Sicher: Optimismus sorgt für gute Laune, und wer ein Unternehmen gründet, sollte schon vom Erfolg des Ladens überzeugt sein - sonst kann es nicht klappen. Dass aber Positive Thinking in jedem Fall und in jeder Situation das richtige Mittel ist, dafür gibt es keine Anhaltspunkte. Im Gegenteil: Gleich mehrere Studien aus jüngster Zeit legen eher das Gegenteil nahe.

Schlechtere Noten nach positiven Gedanken

Im Rahmen einer Untersuchung der Universität von Kalifornien in Los Angeles zum Beispiel wurden Studenten dazu aufgefordert, jeden Tag einige Minuten lang davon zu träumen, ihre nächste Prüfung mit einer hervorragenden Note zu bestehen.

Obwohl sie sich täglich nur für kurze Zeit mit dieser Form des positiven Denkens beschäftigt hatten, führte dies dazu, dass sie weniger lernten vor der Prüfung und auch eine relativ schlechte Note bekamen.
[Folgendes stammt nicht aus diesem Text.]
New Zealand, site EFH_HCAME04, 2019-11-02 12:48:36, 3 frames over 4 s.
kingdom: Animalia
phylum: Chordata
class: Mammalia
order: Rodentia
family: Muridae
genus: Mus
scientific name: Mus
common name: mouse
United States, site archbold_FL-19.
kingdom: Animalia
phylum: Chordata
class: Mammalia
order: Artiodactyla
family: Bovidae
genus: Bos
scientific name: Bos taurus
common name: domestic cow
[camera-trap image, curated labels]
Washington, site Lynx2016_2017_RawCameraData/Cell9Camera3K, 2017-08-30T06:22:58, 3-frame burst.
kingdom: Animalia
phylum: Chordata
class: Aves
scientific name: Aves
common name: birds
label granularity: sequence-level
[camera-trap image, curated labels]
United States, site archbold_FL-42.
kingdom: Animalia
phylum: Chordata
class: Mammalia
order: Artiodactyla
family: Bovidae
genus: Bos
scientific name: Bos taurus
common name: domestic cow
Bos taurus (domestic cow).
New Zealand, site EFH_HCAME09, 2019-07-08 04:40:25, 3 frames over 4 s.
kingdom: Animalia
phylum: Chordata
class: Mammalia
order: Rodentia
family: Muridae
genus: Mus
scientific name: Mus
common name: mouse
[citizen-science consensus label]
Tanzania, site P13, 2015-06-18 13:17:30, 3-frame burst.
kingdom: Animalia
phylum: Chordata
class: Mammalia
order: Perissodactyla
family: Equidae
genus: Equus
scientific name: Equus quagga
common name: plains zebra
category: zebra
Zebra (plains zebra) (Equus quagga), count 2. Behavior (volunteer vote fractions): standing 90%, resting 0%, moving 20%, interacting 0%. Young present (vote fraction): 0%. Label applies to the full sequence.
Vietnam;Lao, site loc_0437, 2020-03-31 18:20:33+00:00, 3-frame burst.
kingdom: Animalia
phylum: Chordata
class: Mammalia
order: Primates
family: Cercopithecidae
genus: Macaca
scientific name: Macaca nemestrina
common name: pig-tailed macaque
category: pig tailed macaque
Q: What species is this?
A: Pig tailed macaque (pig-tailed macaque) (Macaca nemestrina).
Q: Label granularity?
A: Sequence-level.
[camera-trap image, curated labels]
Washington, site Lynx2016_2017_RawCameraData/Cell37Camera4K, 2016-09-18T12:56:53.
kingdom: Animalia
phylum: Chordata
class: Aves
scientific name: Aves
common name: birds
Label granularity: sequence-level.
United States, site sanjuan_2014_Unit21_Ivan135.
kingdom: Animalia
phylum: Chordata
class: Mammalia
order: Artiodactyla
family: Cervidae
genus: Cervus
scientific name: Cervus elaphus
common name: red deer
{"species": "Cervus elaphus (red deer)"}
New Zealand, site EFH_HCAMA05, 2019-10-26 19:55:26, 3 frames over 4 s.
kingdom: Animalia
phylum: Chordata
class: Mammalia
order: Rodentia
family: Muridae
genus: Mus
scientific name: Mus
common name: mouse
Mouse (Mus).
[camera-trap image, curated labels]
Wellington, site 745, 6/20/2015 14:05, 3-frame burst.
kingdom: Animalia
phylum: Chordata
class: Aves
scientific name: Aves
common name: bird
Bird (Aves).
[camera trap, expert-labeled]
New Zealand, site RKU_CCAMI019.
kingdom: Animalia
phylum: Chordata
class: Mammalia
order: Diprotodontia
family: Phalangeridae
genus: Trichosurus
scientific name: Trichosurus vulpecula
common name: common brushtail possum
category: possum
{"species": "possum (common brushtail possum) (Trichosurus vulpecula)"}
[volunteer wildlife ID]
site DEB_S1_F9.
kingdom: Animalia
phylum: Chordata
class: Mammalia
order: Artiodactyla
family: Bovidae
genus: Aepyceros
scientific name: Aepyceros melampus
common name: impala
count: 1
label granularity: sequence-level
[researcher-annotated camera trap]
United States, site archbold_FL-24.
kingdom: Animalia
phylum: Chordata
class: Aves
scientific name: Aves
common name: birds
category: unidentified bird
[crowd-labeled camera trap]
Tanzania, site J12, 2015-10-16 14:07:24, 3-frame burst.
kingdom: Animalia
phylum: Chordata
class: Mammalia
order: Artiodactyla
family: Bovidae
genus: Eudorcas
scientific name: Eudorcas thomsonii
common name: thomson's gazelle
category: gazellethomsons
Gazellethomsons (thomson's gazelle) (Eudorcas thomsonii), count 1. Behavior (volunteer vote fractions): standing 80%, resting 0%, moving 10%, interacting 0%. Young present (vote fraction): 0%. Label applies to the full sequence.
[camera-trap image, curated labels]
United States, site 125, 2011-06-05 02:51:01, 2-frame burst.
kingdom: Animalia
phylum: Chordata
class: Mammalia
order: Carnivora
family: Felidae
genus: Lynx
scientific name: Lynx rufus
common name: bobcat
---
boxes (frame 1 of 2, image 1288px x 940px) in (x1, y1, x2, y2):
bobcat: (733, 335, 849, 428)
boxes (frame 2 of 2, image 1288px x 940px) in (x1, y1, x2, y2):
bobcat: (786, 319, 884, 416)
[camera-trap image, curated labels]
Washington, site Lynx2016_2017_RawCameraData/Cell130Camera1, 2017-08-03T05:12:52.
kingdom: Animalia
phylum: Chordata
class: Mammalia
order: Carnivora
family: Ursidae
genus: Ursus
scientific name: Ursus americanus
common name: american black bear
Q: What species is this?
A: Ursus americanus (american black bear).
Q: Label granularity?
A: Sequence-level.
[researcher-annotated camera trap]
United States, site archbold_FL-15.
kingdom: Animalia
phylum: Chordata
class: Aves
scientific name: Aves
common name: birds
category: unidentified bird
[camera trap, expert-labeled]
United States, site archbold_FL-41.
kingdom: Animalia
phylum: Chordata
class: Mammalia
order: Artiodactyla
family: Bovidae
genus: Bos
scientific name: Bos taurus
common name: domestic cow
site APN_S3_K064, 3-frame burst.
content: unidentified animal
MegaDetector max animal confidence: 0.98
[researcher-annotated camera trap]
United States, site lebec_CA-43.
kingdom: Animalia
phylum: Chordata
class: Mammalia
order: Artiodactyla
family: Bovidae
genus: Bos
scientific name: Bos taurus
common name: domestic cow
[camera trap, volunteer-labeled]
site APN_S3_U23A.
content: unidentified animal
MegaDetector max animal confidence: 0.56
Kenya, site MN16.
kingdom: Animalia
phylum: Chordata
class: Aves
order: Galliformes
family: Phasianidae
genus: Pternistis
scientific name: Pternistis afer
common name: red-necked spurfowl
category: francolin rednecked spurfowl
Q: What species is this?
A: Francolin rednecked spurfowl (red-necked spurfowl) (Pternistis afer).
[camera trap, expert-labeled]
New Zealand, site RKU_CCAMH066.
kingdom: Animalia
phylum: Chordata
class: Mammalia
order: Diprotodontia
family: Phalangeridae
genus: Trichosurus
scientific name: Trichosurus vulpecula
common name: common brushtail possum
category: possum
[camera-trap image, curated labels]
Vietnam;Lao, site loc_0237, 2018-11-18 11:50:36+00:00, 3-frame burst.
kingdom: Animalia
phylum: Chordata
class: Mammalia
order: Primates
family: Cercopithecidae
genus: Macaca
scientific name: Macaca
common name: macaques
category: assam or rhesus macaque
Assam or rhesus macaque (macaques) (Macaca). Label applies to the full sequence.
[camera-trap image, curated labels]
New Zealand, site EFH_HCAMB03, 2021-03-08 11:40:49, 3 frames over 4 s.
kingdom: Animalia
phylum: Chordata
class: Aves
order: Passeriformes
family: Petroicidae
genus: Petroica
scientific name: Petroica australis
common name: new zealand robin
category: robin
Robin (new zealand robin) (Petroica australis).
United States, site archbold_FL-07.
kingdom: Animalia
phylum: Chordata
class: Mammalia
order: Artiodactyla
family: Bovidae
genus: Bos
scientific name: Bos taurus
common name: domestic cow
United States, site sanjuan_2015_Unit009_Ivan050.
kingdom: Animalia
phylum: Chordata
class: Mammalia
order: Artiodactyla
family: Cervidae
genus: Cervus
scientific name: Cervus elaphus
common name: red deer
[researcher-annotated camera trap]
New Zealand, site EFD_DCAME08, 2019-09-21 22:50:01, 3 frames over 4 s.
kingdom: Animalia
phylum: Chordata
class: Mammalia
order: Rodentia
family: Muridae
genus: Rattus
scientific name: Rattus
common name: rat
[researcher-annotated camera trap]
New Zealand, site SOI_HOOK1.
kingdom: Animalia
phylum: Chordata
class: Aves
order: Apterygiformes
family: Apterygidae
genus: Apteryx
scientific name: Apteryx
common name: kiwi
Zu viel Optimismus schadet

Bei einem anderen Experiment an der New-York-Universität mussten Studenten aufschreiben, wie oft sie davon träumten, nach dem Examen ihren Traumjob zu bekommen. Ergebnis: Diejenigen, die sich ständig den idealen Posten vorstellten, erhielten weniger Jobangebote als andere und verdienten am Ende auch weniger.

Auf den ersten Blick sind diese Ergebnisse ähnlich schwer zu erklären wie die behaupteten Segnungen des positiven Denkens. Aber vielleicht nur auf den ersten Blick: Der renommierte britische Psychologe Richard Wiseman glaubt, dass vermutlich diejenigen, die ständig von einem wundervollen Leben fantasieren, eher schlecht auf Rückschläge und Krisen vorbereitet sind beziehungsweise sich nicht so gut auf Teilziele konzentrieren können. Und diese dann auch nicht erreichen.

Gerade alte Menschen sollten es mit dem Optimismus nicht übertreiben, wenn sie noch ein paar Jahre leben wollen.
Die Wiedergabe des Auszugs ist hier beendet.